Still ahead here, President Trump appears to say Russia is no longer trying to attack the U.S. election system. The White House trying to clarify. Hear it for yourself coming up.


BALDWIN: Just in to CNN, Trump's military parade, two U.S. defense officials now revealing exactly how much it will cost. Remember, that parade is scheduled to take place November 10th, day before Veterans Day. Ryan Browne is all over this for us at the Pentagon. What is the price tag?

RYAN BROWNE, CNN PENTAGON REPORTER: We're told the initial planning figure for Trump's military parade is about $12 million. We are told that's how much the parade is expected to cost. It's as it is planned right now. Now, that of course, could be subject to change if they decide to add additional units or things like that but that's the planning figure military officials are using as they plan this parade.

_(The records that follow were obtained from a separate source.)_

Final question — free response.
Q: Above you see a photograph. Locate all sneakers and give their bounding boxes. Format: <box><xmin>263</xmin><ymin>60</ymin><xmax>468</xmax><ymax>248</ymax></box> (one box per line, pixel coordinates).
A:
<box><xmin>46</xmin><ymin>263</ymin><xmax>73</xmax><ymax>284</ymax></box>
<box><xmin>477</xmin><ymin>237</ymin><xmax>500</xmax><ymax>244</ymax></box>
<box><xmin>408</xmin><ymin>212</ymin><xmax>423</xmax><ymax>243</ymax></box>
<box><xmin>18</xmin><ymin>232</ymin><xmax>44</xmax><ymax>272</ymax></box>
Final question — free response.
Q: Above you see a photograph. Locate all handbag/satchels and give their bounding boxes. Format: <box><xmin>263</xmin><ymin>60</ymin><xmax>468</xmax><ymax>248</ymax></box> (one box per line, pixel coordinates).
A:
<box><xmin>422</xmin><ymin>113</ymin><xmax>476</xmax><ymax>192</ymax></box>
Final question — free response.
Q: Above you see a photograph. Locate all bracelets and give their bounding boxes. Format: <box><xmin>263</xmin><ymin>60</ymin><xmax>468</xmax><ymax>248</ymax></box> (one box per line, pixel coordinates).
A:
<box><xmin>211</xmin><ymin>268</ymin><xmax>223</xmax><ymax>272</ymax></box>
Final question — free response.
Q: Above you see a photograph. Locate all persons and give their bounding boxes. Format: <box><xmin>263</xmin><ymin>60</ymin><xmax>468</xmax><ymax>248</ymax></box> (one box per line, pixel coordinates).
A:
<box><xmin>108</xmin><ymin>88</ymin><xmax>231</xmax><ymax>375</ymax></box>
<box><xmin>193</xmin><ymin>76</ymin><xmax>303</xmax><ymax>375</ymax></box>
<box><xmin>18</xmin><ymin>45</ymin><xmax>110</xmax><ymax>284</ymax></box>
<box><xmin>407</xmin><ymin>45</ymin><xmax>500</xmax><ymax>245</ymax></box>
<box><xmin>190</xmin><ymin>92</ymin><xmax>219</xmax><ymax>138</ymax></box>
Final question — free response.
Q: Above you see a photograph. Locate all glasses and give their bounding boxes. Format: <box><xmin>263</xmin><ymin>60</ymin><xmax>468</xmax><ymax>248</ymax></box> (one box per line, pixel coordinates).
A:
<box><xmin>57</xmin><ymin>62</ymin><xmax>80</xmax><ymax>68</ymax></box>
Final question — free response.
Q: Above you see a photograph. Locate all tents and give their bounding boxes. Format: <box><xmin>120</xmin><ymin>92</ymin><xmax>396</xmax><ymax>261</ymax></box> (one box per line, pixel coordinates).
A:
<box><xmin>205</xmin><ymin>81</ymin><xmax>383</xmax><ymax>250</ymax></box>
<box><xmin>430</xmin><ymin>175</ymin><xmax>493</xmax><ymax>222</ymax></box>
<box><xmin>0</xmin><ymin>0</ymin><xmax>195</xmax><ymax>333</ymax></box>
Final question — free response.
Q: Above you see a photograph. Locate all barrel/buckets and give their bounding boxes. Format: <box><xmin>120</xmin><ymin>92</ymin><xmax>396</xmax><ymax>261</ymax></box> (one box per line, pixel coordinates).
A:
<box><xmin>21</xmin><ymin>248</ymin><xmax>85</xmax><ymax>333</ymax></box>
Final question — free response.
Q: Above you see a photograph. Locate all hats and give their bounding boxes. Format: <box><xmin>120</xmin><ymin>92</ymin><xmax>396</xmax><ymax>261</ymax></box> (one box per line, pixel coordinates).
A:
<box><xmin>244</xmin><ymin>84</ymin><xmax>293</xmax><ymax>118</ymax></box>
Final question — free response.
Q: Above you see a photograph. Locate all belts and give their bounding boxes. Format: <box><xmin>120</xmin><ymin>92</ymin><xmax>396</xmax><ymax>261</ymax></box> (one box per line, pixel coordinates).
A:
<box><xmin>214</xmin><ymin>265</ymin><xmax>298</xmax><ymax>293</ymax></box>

Now what's interesting about the figure, it is very close to what the cost of the Pentagon put the cost on war military exercises with South Korea that were recently canceled, that was costed at $14 million. President Trump said those exercises cost a fortune, were tremendously expensive and he used their cost as a rationale for why he cancelled them that's after his talks with North Korean leader Kim

Jong-un. So very interesting symmetry of the cost of the military parade and these exercises with South Korea that President Trump once labeled tremendously expensive.

BALDWIN: Tremendously expensive. Ryan Browne, thank you, at the Pentagon. That will do it for me today. Thank you so much for being with me. Let's go to Washington. "THE LEAD" with Jake Tapper starts right now.